* START Dataset extract *

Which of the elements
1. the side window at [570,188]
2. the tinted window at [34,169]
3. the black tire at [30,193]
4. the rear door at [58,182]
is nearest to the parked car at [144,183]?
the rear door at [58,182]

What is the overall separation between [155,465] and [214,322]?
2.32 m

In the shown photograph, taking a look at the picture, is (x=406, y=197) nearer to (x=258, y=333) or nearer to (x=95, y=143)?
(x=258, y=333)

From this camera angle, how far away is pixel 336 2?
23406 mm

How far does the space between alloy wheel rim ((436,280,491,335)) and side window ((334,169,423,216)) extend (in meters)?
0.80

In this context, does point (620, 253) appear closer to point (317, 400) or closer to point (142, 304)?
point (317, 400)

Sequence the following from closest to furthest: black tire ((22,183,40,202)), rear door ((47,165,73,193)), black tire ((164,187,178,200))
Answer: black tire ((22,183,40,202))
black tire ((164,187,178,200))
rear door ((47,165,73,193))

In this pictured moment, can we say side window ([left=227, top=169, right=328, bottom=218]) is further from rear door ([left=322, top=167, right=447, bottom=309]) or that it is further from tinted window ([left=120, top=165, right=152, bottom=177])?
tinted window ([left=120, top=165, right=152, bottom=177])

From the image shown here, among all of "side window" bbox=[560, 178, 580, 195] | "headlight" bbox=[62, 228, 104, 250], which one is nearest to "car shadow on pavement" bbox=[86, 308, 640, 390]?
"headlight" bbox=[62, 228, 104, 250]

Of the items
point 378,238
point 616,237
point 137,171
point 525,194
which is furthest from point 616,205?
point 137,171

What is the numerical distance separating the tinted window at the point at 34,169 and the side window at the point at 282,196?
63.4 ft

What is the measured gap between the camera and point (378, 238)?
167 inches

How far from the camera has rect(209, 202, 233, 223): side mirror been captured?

* END Dataset extract *

§ Task brief
Write the lines out verbatim, from the one with "From the image" through the last line of the entries, and stop there.

§ Answer
From the image shown here, among all of "side window" bbox=[560, 178, 580, 195] | "headlight" bbox=[62, 228, 104, 250], which one is nearest to "car shadow on pavement" bbox=[86, 308, 640, 390]?
"headlight" bbox=[62, 228, 104, 250]

Of the items
point 378,238
point 616,237
point 137,171
point 525,194
which is furthest from point 616,205?
point 137,171

What is the numerical distance separating the tinted window at the point at 34,169 and the side window at the point at 282,196?
63.4 ft

What is the measured gap between the camera and point (378, 238)?
167 inches

How far from the camera has rect(209, 202, 233, 223): side mirror been captured?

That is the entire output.